Tasks to complete:
• 1. Reproduce the passage of the AUC thread starting at "However, this function" and ending at "x=='female' else 0)", substituting "titanic_df" for every occurrence of "tdf".
• 2. In the AUC thread, list the Python modules named on the code line that begins with "import".

Validity of AUC for binary categorical variables

Question

Scikit-learn function roc_auc_score can be used to get area under curve (AUC) of ROC curve. This score is generally used for numeric predictors' value in predicting outcomes.

However, this function can also be used for categorical variables also. Following is an example (in Python language) where the variable sex is used to predict variable survived and AUC is obtained using this function:

import seaborn, pandas, sklearn
from sklearn.metrics import roc_auc_score
tdf = seaborn.load_dataset('titanic')
print(tdf[['survived','sex']].head(10))
x = tdf['sex'].apply(lambda x: 1 if x=='female' else 0)
y = tdf['survived']
auc = roc_auc_score(y, x)   
auc = round(auc, 4)
print()
print("AUC for sex to predict survived:", auc)

Output:

   survived     sex
0         0    male
1         1  female
2         1  female
3         1  female
4         0    male
5         0    male
6         0    male
7         0    male
8         1  female
9         1  female


AUC for sex to predict survived: 0.7669

However, is this technique statistically sound? Does the AUC obtained using this method a valid value for the relation between 2 categorical variables? Thanks for your help.

Edit: I have reversed the coding of sex to 0 and 1, so that the AUC now is 0.7669

Edit2: From very interesting answers given below, following points seem important:

AUC can be used with categorical variables also, provided it is interpreted correctly.
It needs to be emphasized that the greater the AUC is away from 0.5, the better it is, and not necessarily higher. Hence, AUC of 0.1 is more predictive, albeit in opposite direction, than AUC of 0.7
One may report "Absolute AUC" given by following simple Python code:

Abs_AUC = AUC if (AUC>0.5) else (1-AUC)

Hence, for an AUC of 0.1, the absolute AUC is 0.9; this will help in comparing AUCs of different variables without missing out ones on the other side of the diagonal in the ROC curve. Note: this is being suggested for predicted variable with only 2 categories.

Listed records:
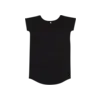 T-shirt Klänning Eko Tumnagel bild 1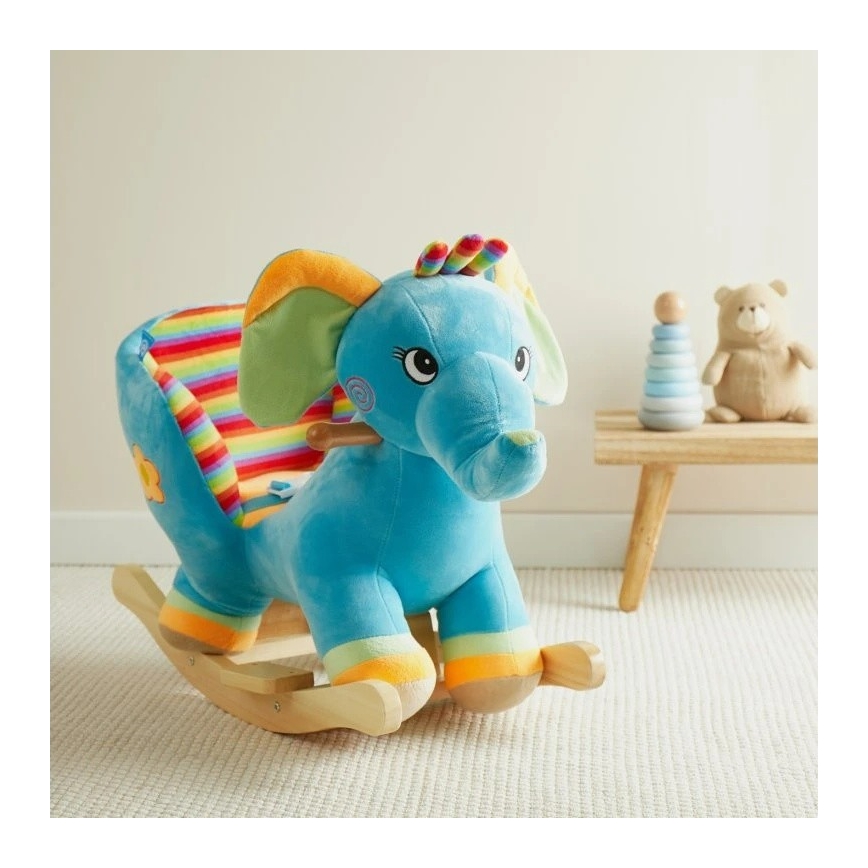 Bieco - Elefantenschaukel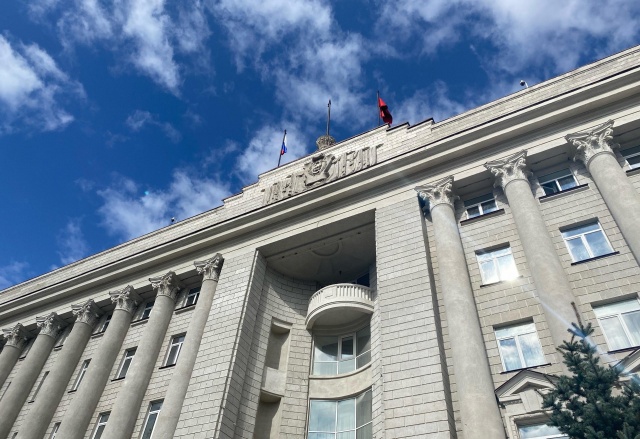 Все развлекательные мероприятия отменили в Красноярском крае из-за теракта в Подмосковье Все развлекательные мероприятия отменили в Красноярском крае из-за теракта в Подмосковье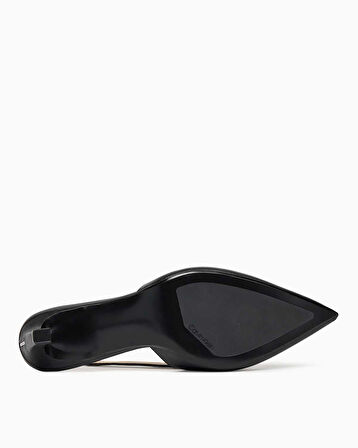 Calvin Klein Cora Kitten Kadın Topuklu Ayakkabı | 37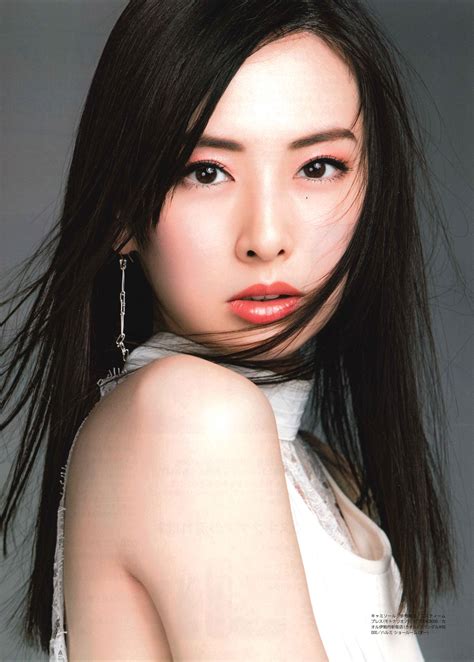Keiko Kitagawa In “maquia” May 2018 Issue Taf Apn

Task responses:
• 1.
However, this function can also be used for categorical variables also. Following is an example (in Python language) where the variable sex is used to predict variable survived and AUC is obtained using this function:

import seaborn, pandas, sklearn
from sklearn.metrics import roc_auc_score
titanic_df = seaborn.load_dataset('titanic')
print(titanic_df[['survived','sex']].head(10))
x = titanic_df['sex'].apply(lambda x: 1 if x=='female' else 0)

• 2. seaborn, pandas, sklearn